Love – That Wonderful “Thing” – If You Will Let It Be
Isn’t Love a wonderful thing? Or in some cases the “Idea” of Love or “Falling” in Love?
- “Love is the one thing that will fill your heart with feelings so incredible that you experience Utopia, but will also shred your heart into pieces when Love doesn’t go the way you intended.” ~ BK
Intended, now that is an interesting word. If you intended to do something, then you missed the opportunity to do it. I know. It is a common communication phrase. I get it. You didn’t “intend” for me to interpret what you meant the way I interpreted it. What? See, intentions are confusing, because they are not clear actions.
How often have you said this? “Well, I intended to [fill in the blank]”. Unfortunately, intentions are empty actions. By the mere definitions of the words, it is clear that intent, intentions, intended and intending describe a state that one cannot be held accountable too, a course, and a next step, the future if you will, and does not deal with the NOW. Some see intentions as dreams, or a loose future plan, a way that things will eventually be done, a future action if you will. I actually see intentions as false actions, a lack of comfort, a way of not dealing with what is in front of you. What is your plan of action is not the same as what are your intentions. Which gives you more comfort? I intend to talk more about this later; or, I will talk more about this later?
Ok, back to my statement about Love being a wonderful thing. It CAN be a wonderful thing if you allow it to be a wonderful thing. Too many times I have rushed into a relationship because of the euphoria that the idea of Love brings. That rush of blood through your body, the excitement of the unknown, the anticipation of what is to come is almost too much to handle! It is going to be great! We are in Love! She gets me! He gets me! Most likely some of these statements have come from your mouth when you are telling your closest friend about your new Love. However, do you ever ask yourself these questions when you are first entering into a relationship? ”When will I let him or her down”? Or “What will he or she think of me when I let them down”? Most likely you have not. But wait! Aren’t those the defining times in a relationship? The times when you trip up and need to be forgiven? Or when the person that you Love trips up and needs to be forgiven? Wouldn’t it be nice to know the answers BEFORE it happens? Instead we dive right in and start riding the euphoria wave until that wave eventually runs aground. What happens when that euphoria wave suddenly ends because of something you did or didn’t do? It’s usually not good! Remember? I already told you Love has two parts. The two parts are in the indented sentence from above.

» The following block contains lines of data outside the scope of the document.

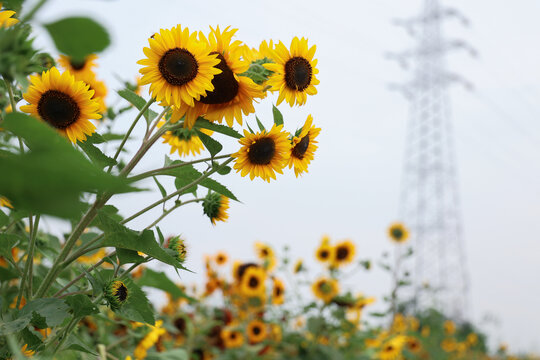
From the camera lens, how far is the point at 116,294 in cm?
73

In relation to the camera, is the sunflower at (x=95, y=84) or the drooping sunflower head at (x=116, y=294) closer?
the drooping sunflower head at (x=116, y=294)

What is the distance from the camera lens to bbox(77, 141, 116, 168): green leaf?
676 millimetres

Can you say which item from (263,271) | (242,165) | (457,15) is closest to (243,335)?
(263,271)

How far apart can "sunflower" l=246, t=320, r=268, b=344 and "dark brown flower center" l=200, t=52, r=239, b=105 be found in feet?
6.09

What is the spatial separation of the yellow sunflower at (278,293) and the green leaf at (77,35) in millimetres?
2441

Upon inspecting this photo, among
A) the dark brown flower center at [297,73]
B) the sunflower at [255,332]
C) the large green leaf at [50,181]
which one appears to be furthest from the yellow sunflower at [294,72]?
the sunflower at [255,332]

- “Love is the one thing that WILL fill your heart with feelings so incredible that you experience Utopia, BUT WILL also shred your heart into pieces when Love doesn’t go the way you intended”. ~ BK
We typically don’t even think about Love going wrong because we are programmed with the idea that Love is a Perfect Love. And, it is because we don’t think about both sides that cause more relationships to end early on, and usually badly. Think about it. He will mess up! She will mess up! Both of you will mess up! But we don’t think about that. We only think about the good because we are euphoria junkies!

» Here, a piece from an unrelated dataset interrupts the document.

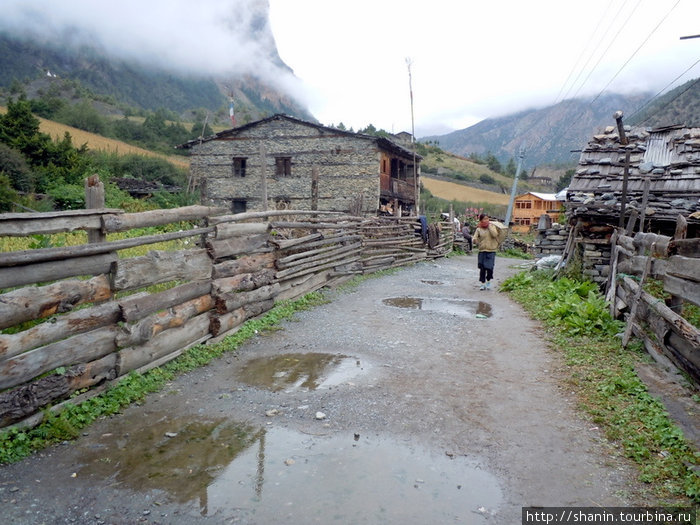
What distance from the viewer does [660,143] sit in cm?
1176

Why do I know this? Because I have done it! I have done it quite often and until I sat down and started to write about this, I am sure I would have done it again. But I am smarter now. I am now armed with the knowledge that Love DEFINITELY will AND will not go the way I intended. As much as I downplayed intentions earlier, intentions are the one thing that actually makes sense in relationships, provided they are good intentions. You can’t plan Love. You have to let it happen. You set good intentions for the relationship and take actions that align with those intentions. But, I also now know that I need to think about how I better handle both sides of a relationship, from the start of the relationship. I need to know and my partner needs to know what I am willing to compromise about. Where will I draw the line when it comes to my morals and values? How will I handle being let down? How will I handle letting someone down? Since we are all individuals, there is no right or wrong answer. The only person that cares about your answer is the person that you Love and it should be talked about from the very beginning.
If you are in a new relationship, talk about it. Read this together and help each other define the answers. If you are in it together, then be in it together from the start. If you are going through a hard time with someone, sit down and talk about actions, not intentions. If they don’t know that you Love them, tell them. If you have told them you Love them, tell them you Love them again. Remember: Love IS a Wonderful “Thing”, if you will let it be. ~ BK ~ Sharing Life Experiences 1 by 1.